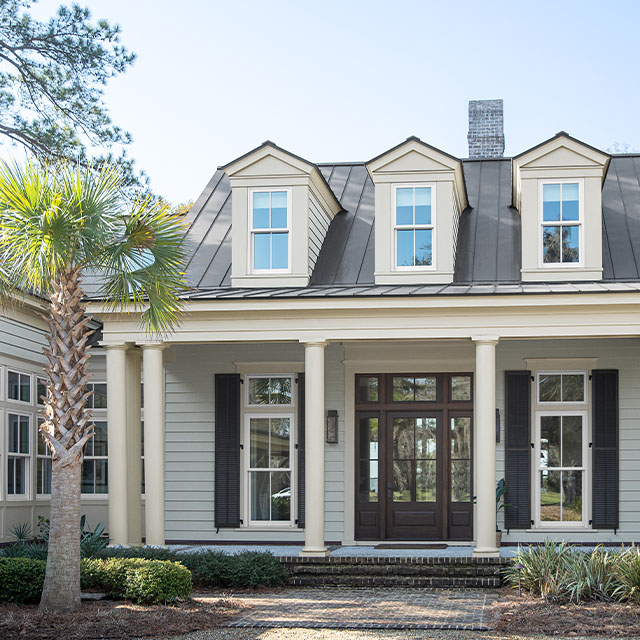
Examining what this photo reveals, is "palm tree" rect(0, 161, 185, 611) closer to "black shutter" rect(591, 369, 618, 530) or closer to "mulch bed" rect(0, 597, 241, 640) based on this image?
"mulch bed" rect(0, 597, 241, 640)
• • • • • • •
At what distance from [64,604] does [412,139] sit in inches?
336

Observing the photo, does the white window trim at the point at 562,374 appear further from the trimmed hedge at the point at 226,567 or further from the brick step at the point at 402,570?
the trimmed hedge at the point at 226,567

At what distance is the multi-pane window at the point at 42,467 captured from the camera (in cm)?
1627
• • • • • • •
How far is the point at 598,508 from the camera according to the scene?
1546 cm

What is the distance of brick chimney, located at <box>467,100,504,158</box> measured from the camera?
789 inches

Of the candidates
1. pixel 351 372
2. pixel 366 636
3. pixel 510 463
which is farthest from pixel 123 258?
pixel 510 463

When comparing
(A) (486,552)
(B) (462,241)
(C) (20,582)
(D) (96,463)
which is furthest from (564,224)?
• • • • • • •
What you will do ->
Repeat the lines between the one containing "What is the" and the one containing "which is furthest from (564,224)?", inclusive.

Response to this exercise ->
What is the distance of brick chimney, located at <box>467,100,504,158</box> measured from the camera?
789 inches

Of the candidates
1. pixel 351 372
2. pixel 366 636
3. pixel 510 463
which is farthest from pixel 123 258?
pixel 510 463

When comparing
(A) (486,552)
(B) (462,241)
(C) (20,582)
(D) (96,463)
which is furthest from (564,224)?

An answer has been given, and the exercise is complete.